He grew up in West Chester, Pennsylvania, and knew at an early age of his same-sex attraction. Fortunately, his family was supportive, and his Quaker grandmother (who raised him) had commented that if he liked spending time with other boys “I suppose that’s what you need to do.” By his early adult years, his time at college had exposed him to leftist political ideas, which guided him in the decades to follow, synthesizing with his pacifist Quaker upbringing into a global worldview of humanitarianism and egalitarianism.

Rustin actively began organizing protests in the 1930s, and by 1941 he along with other Black activists met with President Franklin Roosevelt to push for racial desegregation in not only the armed services (where Black troops were commanded by white officers), but also in employment.

Cognizant of the risk in resisting the racist strictures of Jim Crow, Rustin was arrested and beaten by police in 1942 for refusing to move to the back of the bus. But, undeterred, he continued to fight for justice, not only for Blacks, but also the Japanese Americans who were interned during World War II.

In 1948, Rustin traveled to India, where he became a disciple of Gandhi’s techniques of nonviolent protest. The Indian independence leader had just led his nation through years of resistance to the century-long British colonial rule, and despite Gandhi’s assassination, his techniques for pushing his adversaries to change became the model for other independence and reform movements worldwide. Through Rustin’s coaching, Martin Luther King Jr. learned the tactics of nonviolent resistance during King’s Birmingham years in the late 1950s, which led to the successful Montgomery bus boycott.

It was in 1952 that Rustin was again arrested, this time in Pasadena, California, but not for protesting America’s segregation. Found in a car having sex with two other men, the arrest thrust Rustin’s homosexuality into the open and would tarnish his reputation within the larger civil rights movement in the years that followed. Undaunted, he continued to organize, advise, and play pivotal roles alongside King and the Southern Christian Leadership Conference. He became a favorite target for critics of the Black civil rights movement, in particular the senior senator from my home state of South Carolina, Strom Thurmond.

Leading up to the famous 1964 March on Washington, which Rustin was instrumental in organizing, Thurmond railed against Rustin, calling him “a Communist, draft-dodger, and homosexual.” Entering Rustin’s Pasadena criminal record into the official U.S. Senate record, Thurmond also exhibited a photo of Rustin talking with King while King was taking a bath, implying that King had some sort of same-sex relationship with the openly gay Rustin.

In his later years, Rustin continued to work for the oppressed, organizing on behalf of labor unions and also supporting African nations’ right to self-determination.

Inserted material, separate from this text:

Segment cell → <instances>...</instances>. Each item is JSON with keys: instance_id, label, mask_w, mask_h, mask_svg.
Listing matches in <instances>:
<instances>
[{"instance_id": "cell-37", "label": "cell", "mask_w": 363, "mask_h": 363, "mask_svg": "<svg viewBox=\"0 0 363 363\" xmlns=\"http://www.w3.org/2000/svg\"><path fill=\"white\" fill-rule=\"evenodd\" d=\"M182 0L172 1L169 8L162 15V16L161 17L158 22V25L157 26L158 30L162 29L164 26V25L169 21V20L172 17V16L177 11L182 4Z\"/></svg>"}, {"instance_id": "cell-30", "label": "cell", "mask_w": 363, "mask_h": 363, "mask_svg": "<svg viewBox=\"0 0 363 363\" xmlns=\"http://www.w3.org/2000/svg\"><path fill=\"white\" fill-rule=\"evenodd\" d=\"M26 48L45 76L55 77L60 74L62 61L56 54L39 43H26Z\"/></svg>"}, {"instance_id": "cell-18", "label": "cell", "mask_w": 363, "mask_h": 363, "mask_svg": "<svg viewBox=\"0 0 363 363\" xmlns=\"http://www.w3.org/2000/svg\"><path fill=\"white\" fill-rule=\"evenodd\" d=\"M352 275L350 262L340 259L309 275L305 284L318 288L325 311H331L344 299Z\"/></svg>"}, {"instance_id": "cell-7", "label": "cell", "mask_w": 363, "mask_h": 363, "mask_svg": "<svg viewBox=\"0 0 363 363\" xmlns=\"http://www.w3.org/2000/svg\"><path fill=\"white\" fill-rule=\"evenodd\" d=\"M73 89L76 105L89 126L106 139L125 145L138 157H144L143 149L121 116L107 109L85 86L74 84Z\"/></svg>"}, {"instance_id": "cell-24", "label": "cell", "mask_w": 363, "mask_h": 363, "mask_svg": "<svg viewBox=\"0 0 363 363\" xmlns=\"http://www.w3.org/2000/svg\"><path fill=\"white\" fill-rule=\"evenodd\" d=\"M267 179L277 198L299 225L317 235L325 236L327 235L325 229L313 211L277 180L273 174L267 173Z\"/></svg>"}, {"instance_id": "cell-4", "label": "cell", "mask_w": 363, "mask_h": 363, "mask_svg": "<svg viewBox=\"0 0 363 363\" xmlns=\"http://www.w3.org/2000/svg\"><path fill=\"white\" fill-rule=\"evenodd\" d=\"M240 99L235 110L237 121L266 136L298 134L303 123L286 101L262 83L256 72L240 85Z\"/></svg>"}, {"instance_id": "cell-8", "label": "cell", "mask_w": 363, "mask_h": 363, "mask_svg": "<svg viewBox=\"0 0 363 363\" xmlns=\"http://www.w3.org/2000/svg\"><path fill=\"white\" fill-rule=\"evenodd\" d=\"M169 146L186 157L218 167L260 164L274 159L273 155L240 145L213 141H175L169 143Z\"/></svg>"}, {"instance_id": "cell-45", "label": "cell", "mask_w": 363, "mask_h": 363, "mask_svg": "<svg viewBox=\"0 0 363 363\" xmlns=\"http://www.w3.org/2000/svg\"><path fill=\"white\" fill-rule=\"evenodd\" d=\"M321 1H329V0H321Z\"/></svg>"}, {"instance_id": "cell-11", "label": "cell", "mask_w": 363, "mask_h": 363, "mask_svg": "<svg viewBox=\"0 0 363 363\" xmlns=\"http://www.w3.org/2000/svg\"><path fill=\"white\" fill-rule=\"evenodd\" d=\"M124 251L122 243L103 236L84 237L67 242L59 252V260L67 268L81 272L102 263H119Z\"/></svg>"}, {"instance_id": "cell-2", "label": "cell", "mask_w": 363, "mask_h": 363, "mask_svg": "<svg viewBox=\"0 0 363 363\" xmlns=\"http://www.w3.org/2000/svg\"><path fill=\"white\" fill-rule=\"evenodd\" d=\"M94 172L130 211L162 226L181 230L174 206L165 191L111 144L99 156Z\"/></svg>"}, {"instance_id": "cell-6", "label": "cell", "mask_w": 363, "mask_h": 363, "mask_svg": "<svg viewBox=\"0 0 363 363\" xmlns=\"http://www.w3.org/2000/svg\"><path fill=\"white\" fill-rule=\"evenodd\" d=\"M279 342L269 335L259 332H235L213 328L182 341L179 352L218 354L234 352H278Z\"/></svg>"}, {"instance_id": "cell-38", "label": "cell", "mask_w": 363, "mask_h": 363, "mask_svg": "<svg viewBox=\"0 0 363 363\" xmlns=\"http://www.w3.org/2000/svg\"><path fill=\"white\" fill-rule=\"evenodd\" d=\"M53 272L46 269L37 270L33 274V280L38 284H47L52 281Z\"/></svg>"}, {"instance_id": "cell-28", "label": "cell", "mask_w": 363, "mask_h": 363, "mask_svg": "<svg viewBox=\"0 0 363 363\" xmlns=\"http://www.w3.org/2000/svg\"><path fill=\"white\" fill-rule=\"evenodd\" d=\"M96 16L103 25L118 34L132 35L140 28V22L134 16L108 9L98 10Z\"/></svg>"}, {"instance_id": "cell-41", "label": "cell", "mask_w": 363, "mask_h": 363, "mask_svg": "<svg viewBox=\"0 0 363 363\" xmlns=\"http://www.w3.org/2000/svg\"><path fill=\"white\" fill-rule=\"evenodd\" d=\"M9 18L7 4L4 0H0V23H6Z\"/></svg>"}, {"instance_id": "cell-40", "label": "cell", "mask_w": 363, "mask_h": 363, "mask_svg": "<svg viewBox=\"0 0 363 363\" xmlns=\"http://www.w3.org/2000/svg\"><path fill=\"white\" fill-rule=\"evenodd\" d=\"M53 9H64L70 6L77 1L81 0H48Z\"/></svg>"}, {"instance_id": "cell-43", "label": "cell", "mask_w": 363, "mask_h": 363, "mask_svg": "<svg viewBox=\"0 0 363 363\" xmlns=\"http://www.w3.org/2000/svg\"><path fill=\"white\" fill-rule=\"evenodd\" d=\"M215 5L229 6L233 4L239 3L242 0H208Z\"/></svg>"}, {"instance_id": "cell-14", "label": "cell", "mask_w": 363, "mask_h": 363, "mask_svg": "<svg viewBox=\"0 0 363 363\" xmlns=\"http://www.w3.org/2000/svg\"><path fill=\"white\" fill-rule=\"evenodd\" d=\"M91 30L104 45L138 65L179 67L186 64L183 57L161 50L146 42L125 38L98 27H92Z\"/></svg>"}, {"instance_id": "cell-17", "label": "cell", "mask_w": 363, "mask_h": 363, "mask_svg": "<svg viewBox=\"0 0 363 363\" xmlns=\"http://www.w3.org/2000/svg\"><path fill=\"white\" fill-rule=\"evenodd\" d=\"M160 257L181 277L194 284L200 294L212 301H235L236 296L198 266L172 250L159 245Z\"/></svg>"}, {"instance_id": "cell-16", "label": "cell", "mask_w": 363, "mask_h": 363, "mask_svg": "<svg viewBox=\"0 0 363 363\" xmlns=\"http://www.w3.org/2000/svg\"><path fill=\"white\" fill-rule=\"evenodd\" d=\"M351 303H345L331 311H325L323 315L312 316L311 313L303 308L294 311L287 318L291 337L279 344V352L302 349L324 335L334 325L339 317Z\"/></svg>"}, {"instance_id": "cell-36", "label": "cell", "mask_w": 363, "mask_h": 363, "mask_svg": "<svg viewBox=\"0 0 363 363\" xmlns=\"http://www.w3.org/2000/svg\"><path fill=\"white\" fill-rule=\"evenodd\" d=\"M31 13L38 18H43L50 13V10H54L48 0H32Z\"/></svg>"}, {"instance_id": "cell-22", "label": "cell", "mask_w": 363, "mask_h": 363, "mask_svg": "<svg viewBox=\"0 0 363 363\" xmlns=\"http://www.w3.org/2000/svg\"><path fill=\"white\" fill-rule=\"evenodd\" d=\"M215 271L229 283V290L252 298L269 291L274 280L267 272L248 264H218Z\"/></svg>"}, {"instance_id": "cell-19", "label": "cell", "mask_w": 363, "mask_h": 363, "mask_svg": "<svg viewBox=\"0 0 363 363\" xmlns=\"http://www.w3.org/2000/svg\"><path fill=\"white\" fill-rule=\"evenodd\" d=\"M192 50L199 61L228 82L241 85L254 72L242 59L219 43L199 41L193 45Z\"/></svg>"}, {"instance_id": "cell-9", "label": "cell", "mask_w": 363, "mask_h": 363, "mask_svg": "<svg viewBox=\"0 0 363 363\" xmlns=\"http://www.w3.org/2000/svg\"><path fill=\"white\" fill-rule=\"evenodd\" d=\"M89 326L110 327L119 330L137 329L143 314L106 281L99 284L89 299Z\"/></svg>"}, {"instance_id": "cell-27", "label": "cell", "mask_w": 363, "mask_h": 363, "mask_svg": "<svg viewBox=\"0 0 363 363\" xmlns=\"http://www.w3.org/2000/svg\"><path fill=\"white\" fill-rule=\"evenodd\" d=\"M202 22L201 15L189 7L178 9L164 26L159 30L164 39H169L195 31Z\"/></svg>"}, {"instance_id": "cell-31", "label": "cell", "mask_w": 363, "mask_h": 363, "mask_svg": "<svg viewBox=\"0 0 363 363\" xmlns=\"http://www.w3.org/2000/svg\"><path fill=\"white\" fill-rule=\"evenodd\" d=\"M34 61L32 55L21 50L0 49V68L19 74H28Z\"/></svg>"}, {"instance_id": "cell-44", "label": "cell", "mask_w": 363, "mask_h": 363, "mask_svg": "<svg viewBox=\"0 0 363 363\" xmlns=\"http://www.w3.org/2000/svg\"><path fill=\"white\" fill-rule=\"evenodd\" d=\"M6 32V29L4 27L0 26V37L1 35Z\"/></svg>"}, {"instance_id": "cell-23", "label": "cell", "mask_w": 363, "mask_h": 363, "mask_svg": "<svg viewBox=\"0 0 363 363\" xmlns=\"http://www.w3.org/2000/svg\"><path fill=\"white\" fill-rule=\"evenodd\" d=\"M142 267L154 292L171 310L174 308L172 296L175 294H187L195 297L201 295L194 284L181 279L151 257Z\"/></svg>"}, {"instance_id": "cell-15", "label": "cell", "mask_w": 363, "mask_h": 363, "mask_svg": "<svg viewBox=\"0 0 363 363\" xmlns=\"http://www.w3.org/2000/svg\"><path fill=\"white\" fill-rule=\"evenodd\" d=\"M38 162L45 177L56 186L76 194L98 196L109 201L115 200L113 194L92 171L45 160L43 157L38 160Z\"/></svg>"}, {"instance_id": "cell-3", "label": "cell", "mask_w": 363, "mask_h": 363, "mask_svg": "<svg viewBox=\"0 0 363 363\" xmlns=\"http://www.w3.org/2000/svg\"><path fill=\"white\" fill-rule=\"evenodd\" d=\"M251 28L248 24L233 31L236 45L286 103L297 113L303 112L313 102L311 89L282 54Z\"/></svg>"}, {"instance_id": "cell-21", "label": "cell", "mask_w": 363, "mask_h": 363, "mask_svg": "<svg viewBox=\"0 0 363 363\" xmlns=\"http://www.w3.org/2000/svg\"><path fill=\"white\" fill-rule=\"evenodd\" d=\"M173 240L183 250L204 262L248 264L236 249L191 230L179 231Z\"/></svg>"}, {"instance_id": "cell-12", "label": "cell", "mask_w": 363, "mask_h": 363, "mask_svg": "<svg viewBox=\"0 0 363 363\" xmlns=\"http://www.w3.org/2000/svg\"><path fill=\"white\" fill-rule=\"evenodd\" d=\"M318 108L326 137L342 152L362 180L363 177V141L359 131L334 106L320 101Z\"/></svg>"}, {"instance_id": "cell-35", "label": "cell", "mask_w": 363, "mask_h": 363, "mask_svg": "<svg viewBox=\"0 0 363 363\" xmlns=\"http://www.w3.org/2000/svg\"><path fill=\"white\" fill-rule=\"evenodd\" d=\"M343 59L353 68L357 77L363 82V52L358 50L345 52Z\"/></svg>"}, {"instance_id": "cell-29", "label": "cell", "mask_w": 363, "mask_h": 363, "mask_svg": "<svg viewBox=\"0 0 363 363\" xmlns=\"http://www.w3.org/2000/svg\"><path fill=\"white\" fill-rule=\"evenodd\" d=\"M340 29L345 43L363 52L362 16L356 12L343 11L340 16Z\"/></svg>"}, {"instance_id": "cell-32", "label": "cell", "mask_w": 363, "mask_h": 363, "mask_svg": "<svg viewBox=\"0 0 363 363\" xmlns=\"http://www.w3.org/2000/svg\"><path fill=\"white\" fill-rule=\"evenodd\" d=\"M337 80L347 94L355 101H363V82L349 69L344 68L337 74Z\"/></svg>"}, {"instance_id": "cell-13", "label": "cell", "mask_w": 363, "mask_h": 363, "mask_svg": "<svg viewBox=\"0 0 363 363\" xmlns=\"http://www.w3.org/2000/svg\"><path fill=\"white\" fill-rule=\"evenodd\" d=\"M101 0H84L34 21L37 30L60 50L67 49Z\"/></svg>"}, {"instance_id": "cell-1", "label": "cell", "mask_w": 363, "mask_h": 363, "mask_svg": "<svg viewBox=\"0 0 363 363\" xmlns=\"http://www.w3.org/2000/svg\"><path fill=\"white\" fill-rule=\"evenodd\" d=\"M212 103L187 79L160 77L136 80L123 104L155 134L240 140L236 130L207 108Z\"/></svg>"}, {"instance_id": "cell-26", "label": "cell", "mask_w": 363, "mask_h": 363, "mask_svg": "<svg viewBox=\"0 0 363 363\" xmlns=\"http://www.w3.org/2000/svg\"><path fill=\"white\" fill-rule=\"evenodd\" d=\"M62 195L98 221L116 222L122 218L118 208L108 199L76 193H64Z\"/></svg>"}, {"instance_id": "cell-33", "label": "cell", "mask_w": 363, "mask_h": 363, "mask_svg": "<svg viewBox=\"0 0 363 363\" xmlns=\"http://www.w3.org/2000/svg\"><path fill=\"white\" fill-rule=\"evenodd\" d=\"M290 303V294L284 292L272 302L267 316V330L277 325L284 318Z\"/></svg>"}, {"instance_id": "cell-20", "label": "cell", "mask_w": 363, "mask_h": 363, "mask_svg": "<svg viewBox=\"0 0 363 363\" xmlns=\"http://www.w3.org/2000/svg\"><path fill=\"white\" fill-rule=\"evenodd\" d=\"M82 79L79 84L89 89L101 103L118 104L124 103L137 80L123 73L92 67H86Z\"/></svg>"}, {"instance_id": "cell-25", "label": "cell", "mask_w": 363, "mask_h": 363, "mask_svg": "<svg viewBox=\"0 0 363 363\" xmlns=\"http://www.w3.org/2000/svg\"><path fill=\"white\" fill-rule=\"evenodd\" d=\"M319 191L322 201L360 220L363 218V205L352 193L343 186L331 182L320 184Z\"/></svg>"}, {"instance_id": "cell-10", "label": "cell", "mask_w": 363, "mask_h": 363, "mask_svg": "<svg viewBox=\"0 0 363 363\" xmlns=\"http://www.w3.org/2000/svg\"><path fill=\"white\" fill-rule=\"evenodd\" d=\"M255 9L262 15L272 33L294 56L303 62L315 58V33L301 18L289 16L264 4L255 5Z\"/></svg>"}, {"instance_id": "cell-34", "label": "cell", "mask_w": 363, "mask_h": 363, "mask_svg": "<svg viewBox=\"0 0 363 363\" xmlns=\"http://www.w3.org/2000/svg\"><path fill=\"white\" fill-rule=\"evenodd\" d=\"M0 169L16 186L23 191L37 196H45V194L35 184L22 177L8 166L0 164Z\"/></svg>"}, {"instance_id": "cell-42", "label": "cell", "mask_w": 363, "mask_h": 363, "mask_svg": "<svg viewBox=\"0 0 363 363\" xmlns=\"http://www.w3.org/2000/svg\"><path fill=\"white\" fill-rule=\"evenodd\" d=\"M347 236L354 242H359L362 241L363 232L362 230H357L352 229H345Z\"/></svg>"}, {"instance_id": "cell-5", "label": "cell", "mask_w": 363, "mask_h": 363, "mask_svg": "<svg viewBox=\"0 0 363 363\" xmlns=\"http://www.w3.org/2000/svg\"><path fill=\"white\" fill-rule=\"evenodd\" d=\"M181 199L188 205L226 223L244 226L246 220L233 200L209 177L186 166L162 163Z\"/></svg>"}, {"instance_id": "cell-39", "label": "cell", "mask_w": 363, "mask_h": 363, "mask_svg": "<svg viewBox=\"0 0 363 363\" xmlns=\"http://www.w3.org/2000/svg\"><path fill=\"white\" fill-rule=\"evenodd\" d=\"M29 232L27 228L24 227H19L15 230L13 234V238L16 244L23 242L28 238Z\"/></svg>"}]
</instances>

Despite his socialist philosophy, he became an ardent anti-communist and recognized the colonialist aspect of Soviet support for various independence movements in the Third World. When he passed away in 1987 at the age of 75, President Reagan praised Rustin for his work in fighting for freedom around the world.

Bayard Rustin’s life and life’s work will finally get the recognition they deserve with an upcoming biopic from Barack and Michelle Obama’s production company, Higher Ground. It will star openly gay actor Colman Domingo as Rustin.